Lettre de Ventron (Vosges) de Maurice Brès du 23 novembre 1914. (document PDF Lou Brès P19)

 Après les champs de carnage de Lorraine, nous nous sommes avancés en Alsace, jusqu'à Thann. Les batteries alpines peuvent être ici de quelque utilité tandis qu'en Lorraine, Paul peut s'en rendre  compte, leur emploi était une folie. Depuis, nous avons été contraints par une épidémie de chevaux de nous retirer à Ventron, 15 km en arrière des lignes... et la neige va peut-être nous bloquer là. J'ai honte. Oui honte, parce que matériellement je suis trop bien. Hier je ne m'étais pas couché, ayant été faire une patrouille. Aussi ce matin, me suis-je levé à 9h 1/2 et mon aide (un excellent garçon qui se lève la nuit pour voir si mon cheval n'est pas malade) m'a apporté mon chocolat au lit !!! J'ai une excellente chambre ... le bois ne coûte que la peine d'aller le chercher et j'ai pour ça autant de chevaux et d'hommes que j'en veux, aussi, on fait bon feu. Ce dont je ne puis prendre mon parti, c'est de la guerre elle-même, et ce m'est une immense joie de voir que nos pensées sont les mêmes à nous tous.
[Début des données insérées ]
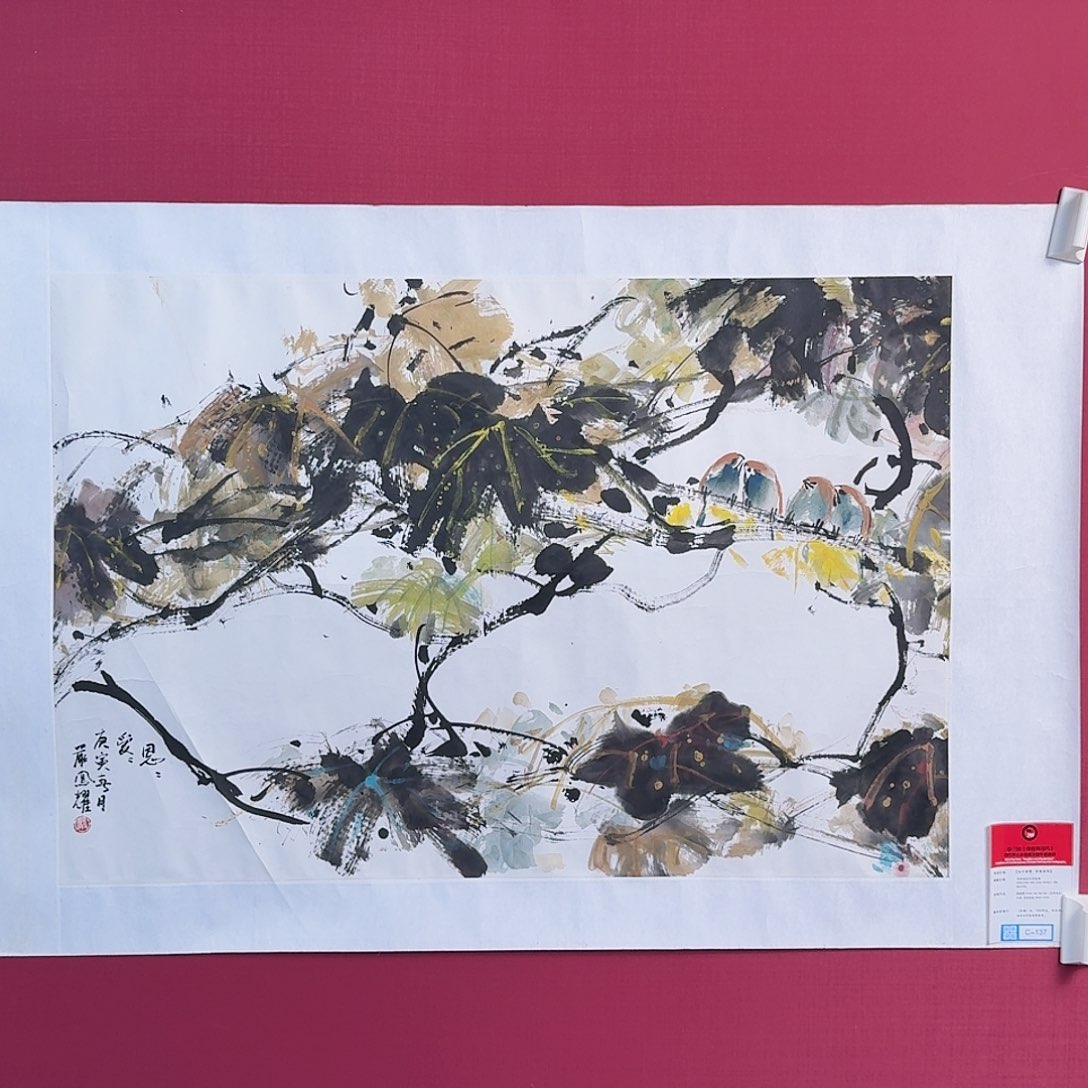 国画C137 子初书画墨宝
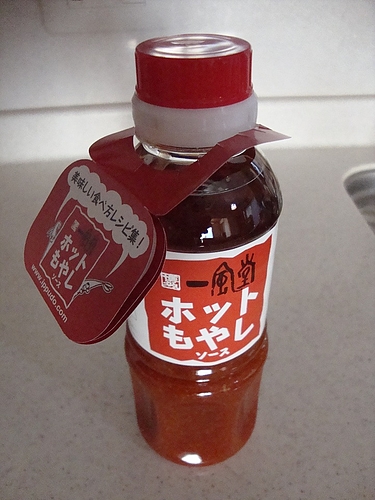 DSC05763 - コピー DSC05763 - コピー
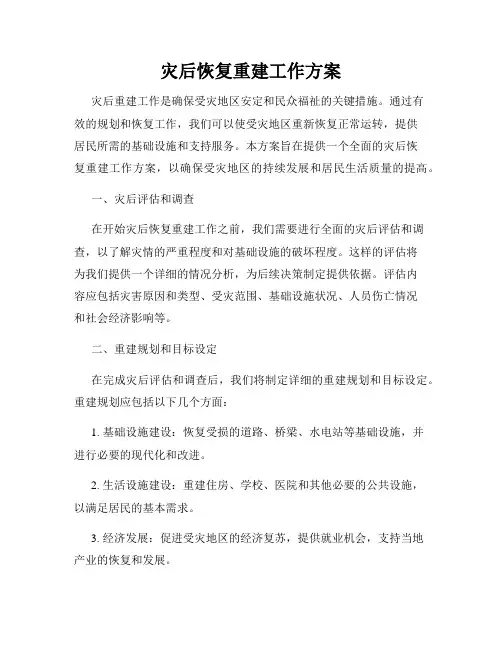灾后恢复重建工作方案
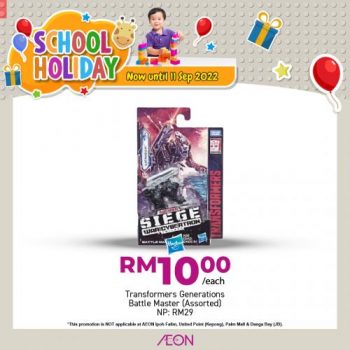 AEON-School-Holiday-Promotion-20-350x350 - Johor Kedah Kelantan Kuala Lumpur Melaka Negeri Sembilan Pahang Penang Perak Perlis Promotions & Freebies Putrajaya Sabah Sarawak Selangor Supermarket & Hypermarket Terengganu 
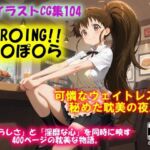 AIイラストCG集104  WOR〇ING！！  種〇ぽ〇ら(ドンガラAI美少女イラスト支部) [d_655000]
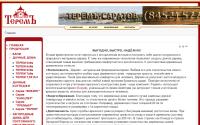 terem-saratov.ru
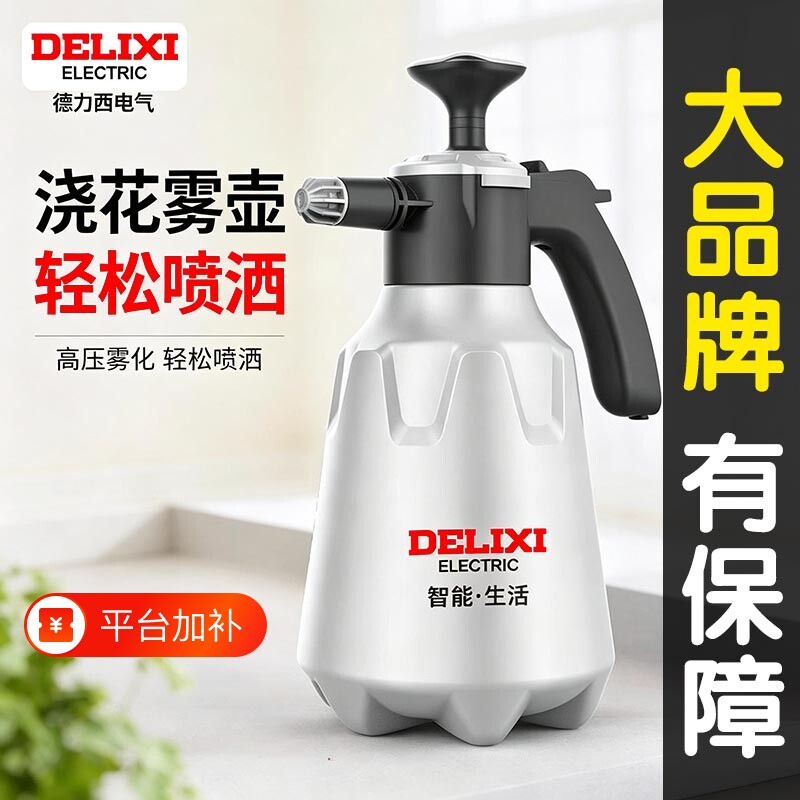 德力西喷壶气压式喷水壶浇花家用洗车清洁专用超高压力打药喷雾器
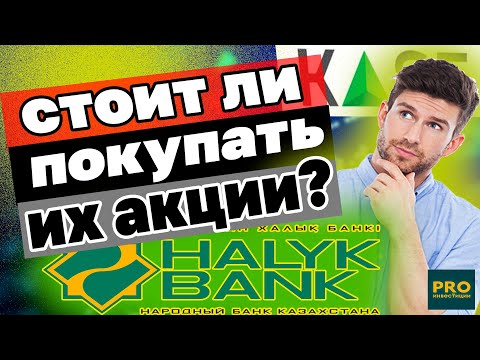 Халык банк страхование авто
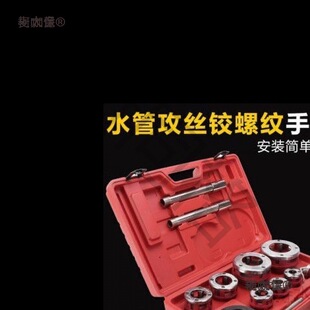 С���ք��׽z�C����䓹�܇�z�C�ֳ��_���C��\ˮ���׽z������̫��
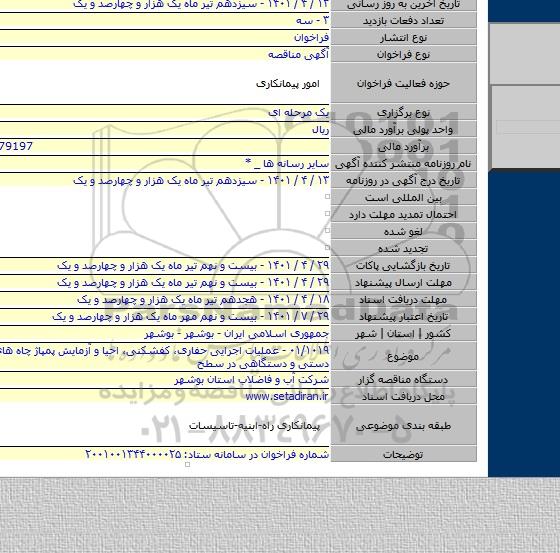 مناقصه, ۰۱/۱۰۱۹ - عملیات اجرایی حفاری، کفشکنی، احیا و آزمایش پمپاژ چاه های آب شرب دستی و دستگاهی در سطح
Vony... La gloire de ceux qu'on décore, qu'on cite à l'ordre du jour a été achetée en faisant des charognes pourrissant sans même une tombe ..., d'êtres qui ont laissé des Vony, des Mich, des Simone. Comme Paul, j'ai voulu m'imprégner pour toujours de la vision d'horreur... Et les premiers que j'ai vus (je les vois encore), depuis 4 jours pourrissaient pêle-mêle au coin d'un bois, et, arrangement qui semble prémédité : à côté d'un petit Breton sur qui nous trouvâmes une lettre de sa fiancée, un Bavarois âgé déjà et avec au doigt l'alliance... serrait dans sa main déjà noire une photo... une femme et deux bébés !!! Et cette tranchée vers Valois où nous en comptâmes 150 empilés les uns sur les autres... Je sais qu'il faut maintenant vaincre et que ceux qui voudraient une paix anticipée seraient des insensés car il faut que de cette horreur sorte une garantie pour toujours... mais... pleurons. Ces jours-ci... la manchette des journaux portait : « bonne journée, hécatombe dans le Nord». Oh ! Maudites soient à jamais les heures où une hécatombe d'hommes a pu être pour d'autres hommes une bonne nouvelle.